CNN reporter, Omar Jimenez, being arrested. https://www.cnn.com/2020/05/29/us/minneapolis-cnn-crew-arrested/index.html

It seems that our society is becoming increasingly more dystopian. We demand change, but see no progress. We are failing to maintain the very ideals that our country was built upon. 

There are few words that would accurately describe the arrest of Omar Jimenez and his fellow CNN crew members. Shocking? Horrific? Appalling? I still don’t know if these hit the mark. I have never seen anything remotely similar to that live news broadcast from early this morning.

The crew was simply doing their jobs and reporting the news to the American people. Suddenly, law enforcement officers are taking the reporters away into custody while the camera continues to relay the ordeal to a live audience. Jimenez was compliant, but concerned, as he calmly asked the officer, “Why am I under arrest, sir?” Soon enough, the camera pans to him being taken into custody by state patrollers with red and blue flashing lights in the distance. 

There was absolutely no reason for the arrest of this team. They repeatedly said that they would move wherever they needed to inorder to continue doing their jobs. Somehow, these crew members were arrested for expressing their First Amendment rights, but it took 3 days of protests and national demand for accountability for the officer responsible in the death of George Floyd to be taken into custody.

The racial prejudice in this nation has been exemplified once again. Unsurprisingly, a white CNN reporter, Josh Campbell, who was also at the Minneanpolis protests, was not arrested. He said that he was “treated much differently” than Jimenez, who is black and Latino. 

Worse yet, these racial injustices penetrate the White House. President Trump referred to the people protesting police brutality against black people as “THUGS”. However, on May 1st he referred to armed, white protesters who stormed the Michigan state capitol building as “very good people”. 

It is essential to understand the motivation behind both of these protests. 

In Michigan, residents were protesting against stay at home orders, and they brought weapons. It is certainly a tragedy that so many jobs have been lost and businesses are dying. But the bigger tragedy is the numbers of lives lost to the virus. The number of cases are not going to go down because of a protest. In fact, numbers would likely rise because of the lack of masks and social distancing – postponing the reopening of the economy further. 

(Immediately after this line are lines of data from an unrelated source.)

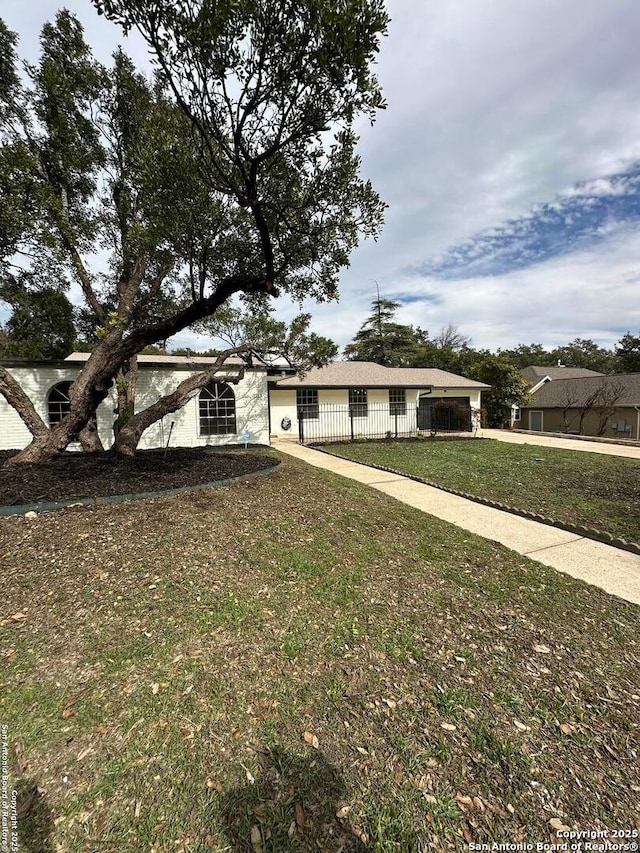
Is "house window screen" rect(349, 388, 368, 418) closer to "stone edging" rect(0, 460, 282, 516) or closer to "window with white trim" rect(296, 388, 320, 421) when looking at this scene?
"window with white trim" rect(296, 388, 320, 421)

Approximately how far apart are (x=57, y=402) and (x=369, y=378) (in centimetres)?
1269

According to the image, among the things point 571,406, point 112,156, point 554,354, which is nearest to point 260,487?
point 112,156

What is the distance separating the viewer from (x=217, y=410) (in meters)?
12.9

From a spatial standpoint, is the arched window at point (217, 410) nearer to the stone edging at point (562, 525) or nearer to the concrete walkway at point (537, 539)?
the concrete walkway at point (537, 539)

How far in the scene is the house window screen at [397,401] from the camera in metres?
18.1

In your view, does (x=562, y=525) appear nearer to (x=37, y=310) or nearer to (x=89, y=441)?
(x=89, y=441)

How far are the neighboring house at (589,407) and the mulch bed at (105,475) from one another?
23684 millimetres

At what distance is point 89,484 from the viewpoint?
17.7ft

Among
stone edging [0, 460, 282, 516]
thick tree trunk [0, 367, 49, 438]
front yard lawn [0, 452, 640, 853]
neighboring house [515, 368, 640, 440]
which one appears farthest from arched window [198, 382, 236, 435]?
neighboring house [515, 368, 640, 440]

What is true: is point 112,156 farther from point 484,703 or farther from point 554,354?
point 554,354

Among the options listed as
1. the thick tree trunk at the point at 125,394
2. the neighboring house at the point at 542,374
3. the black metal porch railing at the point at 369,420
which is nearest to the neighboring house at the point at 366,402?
the black metal porch railing at the point at 369,420

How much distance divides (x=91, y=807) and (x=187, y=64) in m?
5.69

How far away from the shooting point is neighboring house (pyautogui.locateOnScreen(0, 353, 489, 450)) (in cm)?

The protests in Minneapolis occurred in an entirely different set of circumstances. Just before Omar Jimenez was confronted by state officers, the CNN commentator asked him, and viewers, to remember the “why”; the reasons for these protests. People crowded the streets to protest the inhumane death of George Floyd. They assembled to draw attention to, once again, the injustices that people of color face every day in this country. They were rising up to fight against centuries of racial discrimaination. 

https://mappingpoliceviolence.org/

The American people need to see these demonstrations in an effort to achieve racial justice. Live reporting, freedom of speech, and freedom of the press are essential for that. Where are those rights when we need them most?

Journalists utilize the First Amendment rights in a way few others do. Every day, journalists harness the power of information to educate the public. The importance of understanding the news, politics, and government is immeasurable; too many people are tragically indifferent. When the bridge between the population and authority crumbles, what will happen? 

When Circuit Judge Damon Keith ruled on a First Amendment case, he coined the phrase “Democracy dies in darkness” – the adopted slogan of The Washington Post. The light that keeps our democracy intact, the journalists – our informers, is being wrongfully put out. The country that was founded on free speech needs to stop vilifying those who hold its democracy together.